#### DATASET
_ _ _ _ _ _ _

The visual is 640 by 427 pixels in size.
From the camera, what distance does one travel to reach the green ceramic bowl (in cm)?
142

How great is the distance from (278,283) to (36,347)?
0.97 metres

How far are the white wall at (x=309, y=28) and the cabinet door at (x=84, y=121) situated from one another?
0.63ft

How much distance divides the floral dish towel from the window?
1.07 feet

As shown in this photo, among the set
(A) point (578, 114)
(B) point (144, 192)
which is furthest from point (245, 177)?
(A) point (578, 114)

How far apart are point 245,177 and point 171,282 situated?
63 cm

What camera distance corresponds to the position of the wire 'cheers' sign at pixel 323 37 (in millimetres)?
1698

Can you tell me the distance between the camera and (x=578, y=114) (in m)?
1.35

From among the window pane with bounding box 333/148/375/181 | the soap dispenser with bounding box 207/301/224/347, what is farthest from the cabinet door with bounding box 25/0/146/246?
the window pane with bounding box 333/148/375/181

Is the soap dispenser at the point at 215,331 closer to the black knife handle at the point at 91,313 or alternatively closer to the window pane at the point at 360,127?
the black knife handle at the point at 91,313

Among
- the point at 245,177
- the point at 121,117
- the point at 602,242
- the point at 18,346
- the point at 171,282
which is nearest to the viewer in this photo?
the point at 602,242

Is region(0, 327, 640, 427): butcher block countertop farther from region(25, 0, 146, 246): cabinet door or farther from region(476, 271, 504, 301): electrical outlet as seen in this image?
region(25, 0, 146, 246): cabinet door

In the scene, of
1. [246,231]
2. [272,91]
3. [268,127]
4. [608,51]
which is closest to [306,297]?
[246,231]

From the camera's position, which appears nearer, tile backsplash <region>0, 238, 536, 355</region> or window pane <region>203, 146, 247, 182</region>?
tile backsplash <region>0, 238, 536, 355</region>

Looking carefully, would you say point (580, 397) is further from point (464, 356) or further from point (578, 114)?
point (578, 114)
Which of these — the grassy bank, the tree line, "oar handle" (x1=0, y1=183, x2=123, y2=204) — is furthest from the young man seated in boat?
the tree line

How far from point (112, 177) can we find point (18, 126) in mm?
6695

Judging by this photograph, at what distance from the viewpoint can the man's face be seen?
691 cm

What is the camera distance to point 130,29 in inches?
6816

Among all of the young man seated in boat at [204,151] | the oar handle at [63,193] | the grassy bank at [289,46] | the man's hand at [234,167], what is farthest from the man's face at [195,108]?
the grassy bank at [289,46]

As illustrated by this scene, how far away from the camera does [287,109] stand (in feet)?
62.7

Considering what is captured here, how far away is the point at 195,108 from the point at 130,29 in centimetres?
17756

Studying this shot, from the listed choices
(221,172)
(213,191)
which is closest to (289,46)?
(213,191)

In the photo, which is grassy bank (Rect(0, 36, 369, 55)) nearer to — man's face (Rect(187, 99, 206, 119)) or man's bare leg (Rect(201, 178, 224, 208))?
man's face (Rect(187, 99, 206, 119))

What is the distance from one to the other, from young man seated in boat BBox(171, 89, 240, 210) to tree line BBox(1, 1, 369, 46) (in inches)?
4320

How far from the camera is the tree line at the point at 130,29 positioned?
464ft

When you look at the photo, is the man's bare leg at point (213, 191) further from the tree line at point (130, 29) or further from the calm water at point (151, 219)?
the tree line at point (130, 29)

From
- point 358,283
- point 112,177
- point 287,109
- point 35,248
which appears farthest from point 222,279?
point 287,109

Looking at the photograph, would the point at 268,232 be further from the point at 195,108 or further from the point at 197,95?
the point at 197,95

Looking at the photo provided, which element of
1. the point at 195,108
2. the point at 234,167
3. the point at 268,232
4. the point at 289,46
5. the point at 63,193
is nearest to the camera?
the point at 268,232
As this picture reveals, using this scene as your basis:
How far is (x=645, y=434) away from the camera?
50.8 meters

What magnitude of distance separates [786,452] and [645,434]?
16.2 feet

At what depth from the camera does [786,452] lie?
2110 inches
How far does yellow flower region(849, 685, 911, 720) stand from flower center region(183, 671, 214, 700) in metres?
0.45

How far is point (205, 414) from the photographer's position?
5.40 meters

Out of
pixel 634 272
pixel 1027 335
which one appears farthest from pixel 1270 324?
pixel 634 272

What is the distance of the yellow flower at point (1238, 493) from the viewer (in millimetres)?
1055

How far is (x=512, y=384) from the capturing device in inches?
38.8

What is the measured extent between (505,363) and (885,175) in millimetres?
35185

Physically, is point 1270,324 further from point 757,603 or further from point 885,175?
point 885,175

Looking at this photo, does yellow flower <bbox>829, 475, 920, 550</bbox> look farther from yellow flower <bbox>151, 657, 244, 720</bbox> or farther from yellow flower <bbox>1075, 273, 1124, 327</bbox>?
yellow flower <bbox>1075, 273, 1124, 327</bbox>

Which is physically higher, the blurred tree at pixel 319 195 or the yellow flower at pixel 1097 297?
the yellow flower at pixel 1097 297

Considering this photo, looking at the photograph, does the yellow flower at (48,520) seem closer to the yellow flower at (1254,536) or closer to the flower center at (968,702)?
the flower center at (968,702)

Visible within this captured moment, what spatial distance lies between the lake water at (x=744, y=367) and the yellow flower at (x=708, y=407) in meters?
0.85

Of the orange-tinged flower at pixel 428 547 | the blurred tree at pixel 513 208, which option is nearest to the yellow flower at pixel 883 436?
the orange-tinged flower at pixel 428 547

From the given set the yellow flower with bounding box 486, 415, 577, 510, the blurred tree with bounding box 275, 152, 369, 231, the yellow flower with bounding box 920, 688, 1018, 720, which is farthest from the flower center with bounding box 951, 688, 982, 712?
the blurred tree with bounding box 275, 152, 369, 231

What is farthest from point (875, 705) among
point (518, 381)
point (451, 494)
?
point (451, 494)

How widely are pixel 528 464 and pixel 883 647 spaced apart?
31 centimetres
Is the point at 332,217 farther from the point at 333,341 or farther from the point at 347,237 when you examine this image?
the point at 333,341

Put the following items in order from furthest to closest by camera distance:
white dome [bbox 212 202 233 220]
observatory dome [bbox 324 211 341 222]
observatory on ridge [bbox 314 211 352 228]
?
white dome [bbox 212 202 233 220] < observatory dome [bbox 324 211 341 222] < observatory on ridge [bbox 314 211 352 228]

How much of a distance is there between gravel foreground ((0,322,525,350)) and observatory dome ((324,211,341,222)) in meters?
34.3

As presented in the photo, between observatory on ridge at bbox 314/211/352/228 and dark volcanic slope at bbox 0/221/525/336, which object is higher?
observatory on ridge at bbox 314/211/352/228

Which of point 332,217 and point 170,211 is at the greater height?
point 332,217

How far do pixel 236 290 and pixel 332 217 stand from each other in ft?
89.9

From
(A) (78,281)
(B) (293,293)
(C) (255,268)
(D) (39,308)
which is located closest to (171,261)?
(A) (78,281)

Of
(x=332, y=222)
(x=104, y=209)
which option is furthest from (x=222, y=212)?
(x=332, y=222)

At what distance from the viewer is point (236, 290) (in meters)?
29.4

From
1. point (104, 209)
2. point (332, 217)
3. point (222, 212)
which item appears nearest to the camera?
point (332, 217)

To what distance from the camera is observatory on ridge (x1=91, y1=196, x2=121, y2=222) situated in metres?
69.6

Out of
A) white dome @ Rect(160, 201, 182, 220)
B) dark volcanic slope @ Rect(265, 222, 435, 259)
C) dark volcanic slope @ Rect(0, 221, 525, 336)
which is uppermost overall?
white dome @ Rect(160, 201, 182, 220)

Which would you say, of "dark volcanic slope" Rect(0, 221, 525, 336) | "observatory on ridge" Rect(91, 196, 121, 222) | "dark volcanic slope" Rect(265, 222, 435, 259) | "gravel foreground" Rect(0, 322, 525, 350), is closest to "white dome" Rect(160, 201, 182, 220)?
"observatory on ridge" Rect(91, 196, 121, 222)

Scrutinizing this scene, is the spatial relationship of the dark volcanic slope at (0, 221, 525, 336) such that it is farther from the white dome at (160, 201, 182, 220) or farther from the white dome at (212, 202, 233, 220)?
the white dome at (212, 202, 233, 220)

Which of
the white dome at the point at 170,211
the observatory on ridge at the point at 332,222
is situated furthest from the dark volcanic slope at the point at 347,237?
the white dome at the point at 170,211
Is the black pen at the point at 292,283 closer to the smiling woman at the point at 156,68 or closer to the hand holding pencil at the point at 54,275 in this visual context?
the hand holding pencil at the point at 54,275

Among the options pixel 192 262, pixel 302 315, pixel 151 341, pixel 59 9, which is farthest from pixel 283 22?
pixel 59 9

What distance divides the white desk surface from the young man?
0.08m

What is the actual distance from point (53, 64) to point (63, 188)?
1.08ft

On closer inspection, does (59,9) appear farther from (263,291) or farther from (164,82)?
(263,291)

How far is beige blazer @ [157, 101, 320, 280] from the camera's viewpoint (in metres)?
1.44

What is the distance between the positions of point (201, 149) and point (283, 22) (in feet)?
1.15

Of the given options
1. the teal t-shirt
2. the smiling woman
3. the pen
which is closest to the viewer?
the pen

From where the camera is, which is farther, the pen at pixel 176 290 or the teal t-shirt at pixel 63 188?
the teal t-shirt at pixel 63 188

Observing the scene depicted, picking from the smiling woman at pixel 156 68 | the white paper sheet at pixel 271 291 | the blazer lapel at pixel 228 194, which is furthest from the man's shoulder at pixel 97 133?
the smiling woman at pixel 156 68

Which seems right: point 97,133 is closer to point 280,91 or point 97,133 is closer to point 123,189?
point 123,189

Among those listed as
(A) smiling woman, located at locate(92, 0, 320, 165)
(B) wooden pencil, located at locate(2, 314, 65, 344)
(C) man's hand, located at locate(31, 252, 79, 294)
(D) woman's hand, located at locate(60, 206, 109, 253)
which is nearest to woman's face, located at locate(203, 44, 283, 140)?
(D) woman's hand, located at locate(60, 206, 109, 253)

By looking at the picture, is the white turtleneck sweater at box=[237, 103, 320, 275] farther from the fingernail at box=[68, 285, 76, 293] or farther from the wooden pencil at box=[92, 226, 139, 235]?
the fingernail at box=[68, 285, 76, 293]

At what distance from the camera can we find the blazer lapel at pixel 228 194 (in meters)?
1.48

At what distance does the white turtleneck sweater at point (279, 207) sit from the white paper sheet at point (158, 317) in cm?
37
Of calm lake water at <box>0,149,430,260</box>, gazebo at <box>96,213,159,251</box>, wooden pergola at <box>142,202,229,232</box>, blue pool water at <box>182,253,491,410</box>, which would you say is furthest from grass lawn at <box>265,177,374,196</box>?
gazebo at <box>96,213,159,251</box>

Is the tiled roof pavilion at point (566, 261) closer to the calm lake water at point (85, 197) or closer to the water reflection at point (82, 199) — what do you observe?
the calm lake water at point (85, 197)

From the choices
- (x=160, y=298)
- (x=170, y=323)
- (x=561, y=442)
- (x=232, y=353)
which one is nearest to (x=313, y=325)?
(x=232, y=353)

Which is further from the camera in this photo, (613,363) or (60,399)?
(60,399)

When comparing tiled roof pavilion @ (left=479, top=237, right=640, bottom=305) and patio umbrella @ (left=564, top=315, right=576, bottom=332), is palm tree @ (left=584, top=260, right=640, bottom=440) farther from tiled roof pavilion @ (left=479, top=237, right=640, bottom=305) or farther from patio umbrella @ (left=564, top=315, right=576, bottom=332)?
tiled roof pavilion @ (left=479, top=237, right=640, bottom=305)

_ _ _ _ _ _ _

#### STATED EXERCISE
Find each line in the rows above that contains the string "observatory" and copy every such line in full.

#### RIGHT ANSWER
observatory dome [bbox 324 211 341 222]
observatory on ridge [bbox 314 211 352 228]
white dome [bbox 212 202 233 220] < observatory dome [bbox 324 211 341 222] < observatory on ridge [bbox 314 211 352 228]
How much of a distance is there between gravel foreground ((0,322,525,350)) and observatory dome ((324,211,341,222)) in meters?
As presented in the photo, between observatory on ridge at bbox 314/211/352/228 and dark volcanic slope at bbox 0/221/525/336, which object is higher?
observatory on ridge at bbox 314/211/352/228
To what distance from the camera is observatory on ridge (x1=91, y1=196, x2=121, y2=222) situated in metres?
Which would you say, of "dark volcanic slope" Rect(0, 221, 525, 336) | "observatory on ridge" Rect(91, 196, 121, 222) | "dark volcanic slope" Rect(265, 222, 435, 259) | "gravel foreground" Rect(0, 322, 525, 350), is closest to "white dome" Rect(160, 201, 182, 220)?
"observatory on ridge" Rect(91, 196, 121, 222)
the observatory on ridge at the point at 332,222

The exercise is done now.